Toast the spices, excluding the chilli, cardamom and cayenne pepper by heating them in a medium-sized, heavy-bottomed frying pan, stirring occasionally, until they colour slightly. Place in a small food processor or coffee grinder with the cayenne and cardamom seeds and reduce to a powder. Mix half of your spice mix with the chilli, lime juice, and yogurt and in a large glass or ceramic bowl stir in the chicken. Cover, refrigerate and allow to marinate for at least two hours. Larger chicken pieces benefit from marinating an extra couple of hours.
Preheat your oven to 425 F / 220 C / Gas mark 7. Drain off any excess yogurt mix from the chicken and set aside. Place the marinated chicken pieces on an oiled baking tray and cook for fifteen minutes for diced chicken or twenty-five minutes for the large chicken pieces. The chicken can brown well, almost char in the oven as this improves the flavour of the finished dish. At the same time as the chicken is cooking heat the clarified butter and a little more oil in a large casserole, add the onions. Sauté the onions for 15 minutes until golden brown in and then add the ginger, garlic, remaining spice mix and the turmeric. Cook for two more minutes, stirring to prevent sticking and burning.
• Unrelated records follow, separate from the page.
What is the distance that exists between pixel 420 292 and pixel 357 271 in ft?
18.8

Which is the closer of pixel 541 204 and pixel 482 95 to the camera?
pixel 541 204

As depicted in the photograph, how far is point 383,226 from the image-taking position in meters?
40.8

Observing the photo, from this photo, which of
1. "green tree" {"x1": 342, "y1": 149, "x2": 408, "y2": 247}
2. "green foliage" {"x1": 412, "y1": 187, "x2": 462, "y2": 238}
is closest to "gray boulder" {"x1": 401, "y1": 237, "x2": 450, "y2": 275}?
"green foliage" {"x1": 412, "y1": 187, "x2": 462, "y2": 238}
Add the tomato paste, tomatoes, kasuri methi, cream and any remaining yogurt marinade to the pan and mix together. Place in the chicken and simmer for ten to fifteen more minutes till the chicken is tender and the sauce has reduced and thickened. Do not boil as the sauce will split. Finish the sauce by correcting the seasoning and immediately before serving stir in the lemon juice and butter pieces. Garnish with coriander leaves and serve with Naan bread and rice.
What to Drink? While spiced Butter chicken is not chilli hot pairs well with dryish, German-style Riesling wines or slightly sweeter, fruity Sauvignon Blanc. The delicate balance of malt and hops of a classic English ale such as Fullers London Pride will gently cut through flavour of this rich dish.